- **WHAT YOU HAVE TO DO**
Starting with the line that has "Based on spatial" in it, repeat every line through the last one, word for word, and give nothing more.

- **EXTRACTED DATA**
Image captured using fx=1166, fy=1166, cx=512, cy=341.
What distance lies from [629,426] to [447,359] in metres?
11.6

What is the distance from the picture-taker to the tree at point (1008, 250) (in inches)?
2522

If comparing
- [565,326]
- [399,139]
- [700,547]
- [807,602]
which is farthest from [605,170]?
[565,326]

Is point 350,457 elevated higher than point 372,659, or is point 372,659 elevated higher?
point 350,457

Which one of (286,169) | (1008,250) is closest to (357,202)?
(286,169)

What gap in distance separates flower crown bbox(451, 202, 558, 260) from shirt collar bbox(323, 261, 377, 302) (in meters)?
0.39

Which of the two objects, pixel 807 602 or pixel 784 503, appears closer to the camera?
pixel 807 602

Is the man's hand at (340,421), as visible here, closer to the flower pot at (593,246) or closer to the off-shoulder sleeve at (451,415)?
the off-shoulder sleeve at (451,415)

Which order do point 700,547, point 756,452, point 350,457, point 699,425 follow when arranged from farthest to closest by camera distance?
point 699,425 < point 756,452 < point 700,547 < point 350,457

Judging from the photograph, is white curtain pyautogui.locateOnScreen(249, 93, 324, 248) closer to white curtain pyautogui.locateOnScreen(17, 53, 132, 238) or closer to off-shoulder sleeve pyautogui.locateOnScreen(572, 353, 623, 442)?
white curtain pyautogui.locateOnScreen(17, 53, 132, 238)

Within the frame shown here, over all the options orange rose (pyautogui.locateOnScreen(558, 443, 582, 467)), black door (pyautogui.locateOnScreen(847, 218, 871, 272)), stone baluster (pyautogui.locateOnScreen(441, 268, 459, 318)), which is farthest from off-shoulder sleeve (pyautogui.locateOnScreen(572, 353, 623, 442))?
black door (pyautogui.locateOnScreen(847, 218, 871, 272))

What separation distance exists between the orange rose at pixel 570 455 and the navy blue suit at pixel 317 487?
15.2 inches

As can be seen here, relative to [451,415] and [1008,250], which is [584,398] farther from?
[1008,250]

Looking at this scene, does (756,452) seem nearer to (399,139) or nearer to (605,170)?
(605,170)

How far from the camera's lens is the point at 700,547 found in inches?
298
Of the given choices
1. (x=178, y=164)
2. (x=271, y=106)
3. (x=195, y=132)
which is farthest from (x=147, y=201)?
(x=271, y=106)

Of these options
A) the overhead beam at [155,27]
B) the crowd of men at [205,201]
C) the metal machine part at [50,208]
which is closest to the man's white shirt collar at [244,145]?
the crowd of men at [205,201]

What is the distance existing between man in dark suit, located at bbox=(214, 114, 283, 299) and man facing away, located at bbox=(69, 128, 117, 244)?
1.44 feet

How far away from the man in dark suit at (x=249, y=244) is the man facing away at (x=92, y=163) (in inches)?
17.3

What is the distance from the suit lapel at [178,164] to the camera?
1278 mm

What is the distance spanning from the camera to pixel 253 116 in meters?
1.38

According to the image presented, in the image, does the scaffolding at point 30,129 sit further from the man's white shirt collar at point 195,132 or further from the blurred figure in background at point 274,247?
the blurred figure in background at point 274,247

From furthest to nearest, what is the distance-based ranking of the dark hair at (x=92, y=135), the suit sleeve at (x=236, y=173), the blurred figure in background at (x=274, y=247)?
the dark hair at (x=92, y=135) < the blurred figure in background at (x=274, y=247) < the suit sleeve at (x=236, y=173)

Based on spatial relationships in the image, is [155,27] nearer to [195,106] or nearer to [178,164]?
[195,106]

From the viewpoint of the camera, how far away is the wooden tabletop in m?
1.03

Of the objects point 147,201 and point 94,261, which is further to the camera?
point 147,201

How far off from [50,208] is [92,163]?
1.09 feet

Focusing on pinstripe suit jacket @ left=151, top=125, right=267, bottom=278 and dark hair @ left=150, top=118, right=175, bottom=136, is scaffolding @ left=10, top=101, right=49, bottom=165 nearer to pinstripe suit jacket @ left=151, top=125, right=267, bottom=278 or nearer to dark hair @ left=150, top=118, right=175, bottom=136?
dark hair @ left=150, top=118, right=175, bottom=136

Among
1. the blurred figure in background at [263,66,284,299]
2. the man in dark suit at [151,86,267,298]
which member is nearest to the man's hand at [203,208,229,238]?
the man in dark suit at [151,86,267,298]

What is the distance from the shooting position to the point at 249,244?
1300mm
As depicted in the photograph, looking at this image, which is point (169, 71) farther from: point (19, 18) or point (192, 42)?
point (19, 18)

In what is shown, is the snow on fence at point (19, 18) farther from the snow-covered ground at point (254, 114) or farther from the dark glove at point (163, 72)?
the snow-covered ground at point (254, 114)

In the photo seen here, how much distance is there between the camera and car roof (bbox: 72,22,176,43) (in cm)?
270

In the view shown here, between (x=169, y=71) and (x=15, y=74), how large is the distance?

- **ANSWER TO THIS TASK**
Based on spatial relationships in the image, is [155,27] nearer to [195,106] or nearer to [178,164]?
[195,106]

From the viewpoint of the camera, how far away is the wooden tabletop in m?
1.03

Of the objects point 147,201 and point 94,261, which is further to the camera?
point 147,201

How far off from [50,208] is [92,163]?
1.09 feet

Focusing on pinstripe suit jacket @ left=151, top=125, right=267, bottom=278 and dark hair @ left=150, top=118, right=175, bottom=136, is scaffolding @ left=10, top=101, right=49, bottom=165 nearer to pinstripe suit jacket @ left=151, top=125, right=267, bottom=278 or nearer to dark hair @ left=150, top=118, right=175, bottom=136?
dark hair @ left=150, top=118, right=175, bottom=136

Among
1. the blurred figure in background at [263,66,284,299]
2. the man in dark suit at [151,86,267,298]
which member is nearest to the man's hand at [203,208,229,238]?
the man in dark suit at [151,86,267,298]

What is the distance from the shooting position to the point at 249,244?
1300mm
As depicted in the photograph, looking at this image, which is point (169, 71) farther from: point (19, 18) or point (192, 42)?
point (19, 18)

In what is shown, is the snow on fence at point (19, 18) farther from the snow-covered ground at point (254, 114) or farther from the dark glove at point (163, 72)?
the snow-covered ground at point (254, 114)

In the photo seen here, how much distance is there between the camera and car roof (bbox: 72,22,176,43) (in cm)?
270

In the view shown here, between (x=169, y=71) and (x=15, y=74), how large is the distance?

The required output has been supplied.